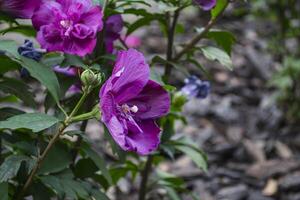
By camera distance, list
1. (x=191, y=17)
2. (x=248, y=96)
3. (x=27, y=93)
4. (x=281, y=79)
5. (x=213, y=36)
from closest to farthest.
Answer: (x=27, y=93) → (x=213, y=36) → (x=281, y=79) → (x=248, y=96) → (x=191, y=17)

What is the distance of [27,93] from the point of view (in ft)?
4.16

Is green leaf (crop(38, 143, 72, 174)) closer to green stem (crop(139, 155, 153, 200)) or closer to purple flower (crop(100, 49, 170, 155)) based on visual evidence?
purple flower (crop(100, 49, 170, 155))

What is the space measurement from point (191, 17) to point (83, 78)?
355 centimetres

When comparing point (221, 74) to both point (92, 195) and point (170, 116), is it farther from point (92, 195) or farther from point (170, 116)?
point (92, 195)

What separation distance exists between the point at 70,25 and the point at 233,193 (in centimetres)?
137

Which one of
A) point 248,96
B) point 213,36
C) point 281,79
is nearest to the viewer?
point 213,36

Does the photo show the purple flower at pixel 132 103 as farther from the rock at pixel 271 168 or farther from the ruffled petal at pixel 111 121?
the rock at pixel 271 168

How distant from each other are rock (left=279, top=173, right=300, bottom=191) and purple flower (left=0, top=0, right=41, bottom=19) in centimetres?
148

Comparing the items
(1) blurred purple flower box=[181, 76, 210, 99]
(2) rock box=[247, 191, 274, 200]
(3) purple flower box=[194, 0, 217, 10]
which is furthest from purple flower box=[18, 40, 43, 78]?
(2) rock box=[247, 191, 274, 200]

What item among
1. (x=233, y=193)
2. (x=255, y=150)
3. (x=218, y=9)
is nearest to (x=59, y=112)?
(x=218, y=9)

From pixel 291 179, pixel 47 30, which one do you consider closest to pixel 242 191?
pixel 291 179

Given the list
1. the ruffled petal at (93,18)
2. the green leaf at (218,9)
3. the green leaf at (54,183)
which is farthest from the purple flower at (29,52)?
the green leaf at (218,9)

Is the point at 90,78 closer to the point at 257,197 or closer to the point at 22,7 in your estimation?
the point at 22,7

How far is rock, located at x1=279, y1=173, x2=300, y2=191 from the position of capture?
2357 millimetres
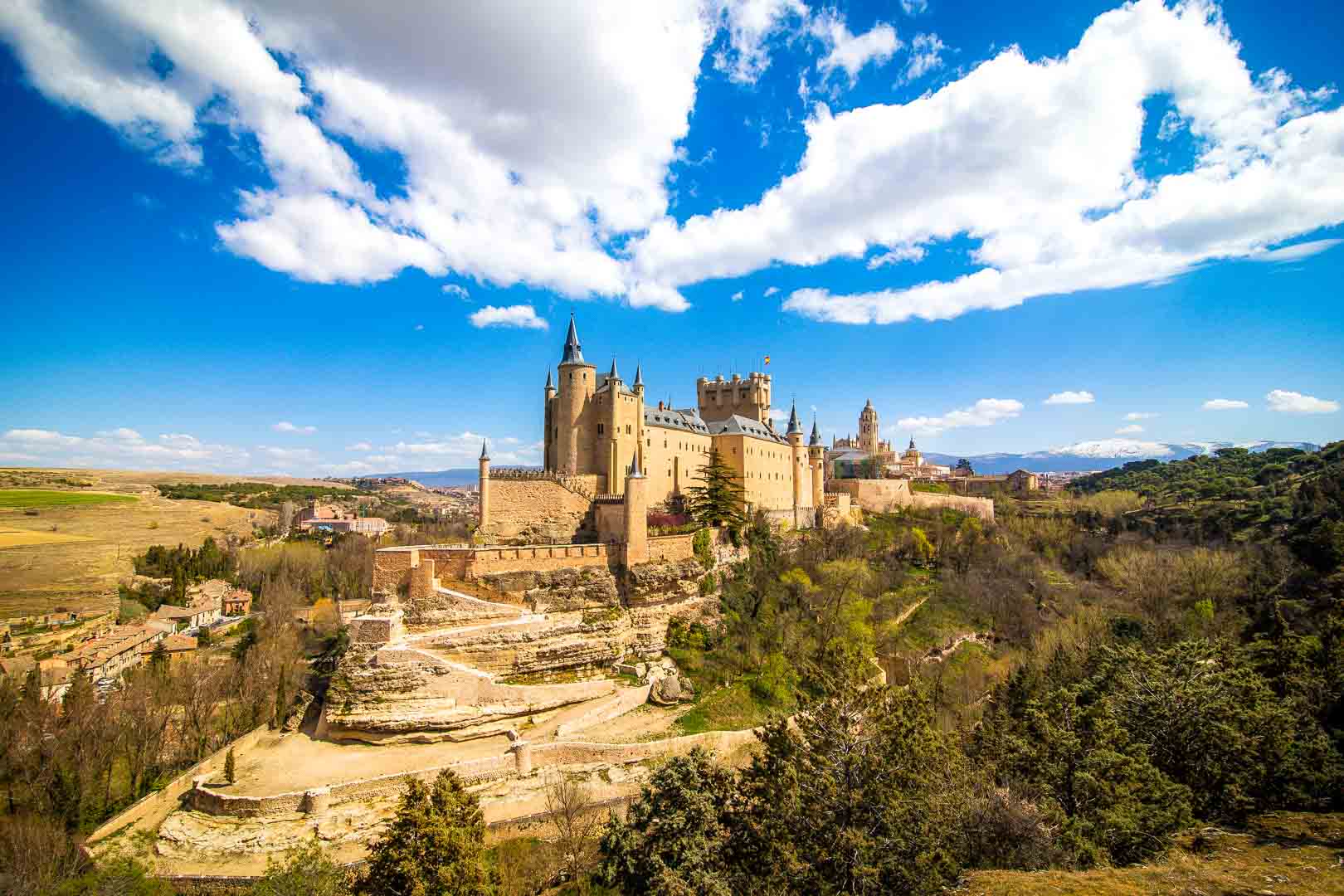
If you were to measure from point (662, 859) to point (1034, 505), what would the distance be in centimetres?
7191

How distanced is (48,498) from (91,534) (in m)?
12.8

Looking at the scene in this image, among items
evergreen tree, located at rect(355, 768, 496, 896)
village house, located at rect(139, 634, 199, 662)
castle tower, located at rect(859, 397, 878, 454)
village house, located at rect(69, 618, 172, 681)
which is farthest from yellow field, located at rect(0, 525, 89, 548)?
castle tower, located at rect(859, 397, 878, 454)

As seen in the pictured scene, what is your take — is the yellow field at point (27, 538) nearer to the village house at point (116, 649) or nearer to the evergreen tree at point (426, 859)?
the village house at point (116, 649)

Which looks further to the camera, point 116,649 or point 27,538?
point 27,538

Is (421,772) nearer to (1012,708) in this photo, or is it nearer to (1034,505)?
(1012,708)

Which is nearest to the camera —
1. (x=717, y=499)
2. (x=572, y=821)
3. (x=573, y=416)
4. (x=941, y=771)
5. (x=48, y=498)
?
(x=941, y=771)

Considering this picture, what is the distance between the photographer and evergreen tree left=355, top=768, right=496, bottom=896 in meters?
13.9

───

▶ [SET PROBLEM]:
Turn all the items above into a numbered list with one line per entry, skipping the blank lines. Leave the pictures out.

▶ [RESULT FOR THIS TASK]:
1. By camera distance, list
2. 1. (x=191, y=17)
3. 2. (x=248, y=96)
4. 3. (x=27, y=93)
5. 4. (x=281, y=79)
6. 5. (x=213, y=36)
7. from closest to farthest.
8. Answer: (x=27, y=93) → (x=213, y=36) → (x=281, y=79) → (x=248, y=96) → (x=191, y=17)
9. What is the distance of [27,93] from the point of view (in ft)?
10. 4.16
11. Is green leaf (crop(38, 143, 72, 174)) closer to green stem (crop(139, 155, 153, 200)) or closer to purple flower (crop(100, 49, 170, 155)) based on visual evidence?
12. purple flower (crop(100, 49, 170, 155))
13. What is the space measurement from point (191, 17) to point (83, 78)?
14. 355 centimetres
15. When comparing point (221, 74) to both point (92, 195) and point (170, 116), is it farther from point (92, 195) or farther from point (170, 116)?
16. point (92, 195)
17. What separation distance exists between the point at 70,25 and the point at 233,193 (in centimetres)?
18. 137
19. Which one of
20. A) point 248,96
21. B) point 213,36
22. C) point 281,79
23. is nearest to the viewer?
24. point 213,36
25. Does the photo show the purple flower at pixel 132 103 as farther from the rock at pixel 271 168 or farther from the ruffled petal at pixel 111 121?
26. the rock at pixel 271 168
27. How distant from each other are rock (left=279, top=173, right=300, bottom=191) and purple flower (left=0, top=0, right=41, bottom=19) in centimetres?
28. 148
29. Comparing the items
30. (1) blurred purple flower box=[181, 76, 210, 99]
31. (2) rock box=[247, 191, 274, 200]
32. (3) purple flower box=[194, 0, 217, 10]
33. which is furthest from purple flower box=[18, 40, 43, 78]?
34. (2) rock box=[247, 191, 274, 200]
35. What item among
36. 1. (x=233, y=193)
37. 2. (x=255, y=150)
38. 3. (x=218, y=9)
39. is nearest to (x=59, y=112)?
40. (x=218, y=9)
41. From pixel 291 179, pixel 47 30, which one do you consider closest to pixel 242 191?
42. pixel 291 179
43. Given the list
44. 1. the ruffled petal at (93,18)
45. 2. the green leaf at (218,9)
46. 3. the green leaf at (54,183)
47. which is farthest from the purple flower at (29,52)?
48. the green leaf at (218,9)
49. Is the point at 90,78 closer to the point at 257,197 or closer to the point at 22,7 in your estimation?
50. the point at 22,7
51. How far is rock, located at x1=279, y1=173, x2=300, y2=191 from the position of capture?
52. 2357 millimetres
53. If you were to measure from point (662, 859) to point (1034, 505), what would the distance be in centimetres?
54. 7191
55. How distanced is (48,498) from (91,534) (in m)?
56. 12.8
57. Looking at the scene in this image, among items
58. evergreen tree, located at rect(355, 768, 496, 896)
59. village house, located at rect(139, 634, 199, 662)
60. castle tower, located at rect(859, 397, 878, 454)
61. village house, located at rect(69, 618, 172, 681)
62. which is farthest from yellow field, located at rect(0, 525, 89, 548)?
63. castle tower, located at rect(859, 397, 878, 454)
64. As seen in the pictured scene, what is your take — is the yellow field at point (27, 538) nearer to the village house at point (116, 649) or nearer to the evergreen tree at point (426, 859)?
65. the village house at point (116, 649)
66. Which looks further to the camera, point 116,649 or point 27,538?
67. point 27,538
68. Is (421,772) nearer to (1012,708) in this photo, or is it nearer to (1034,505)?
69. (1012,708)
70. Which is nearest to the camera —
71. 1. (x=717, y=499)
72. 2. (x=572, y=821)
73. 3. (x=573, y=416)
74. 4. (x=941, y=771)
75. 5. (x=48, y=498)
76. ?
77. (x=941, y=771)
78. Considering this picture, what is the distance between the photographer and evergreen tree left=355, top=768, right=496, bottom=896 in meters?
79. 13.9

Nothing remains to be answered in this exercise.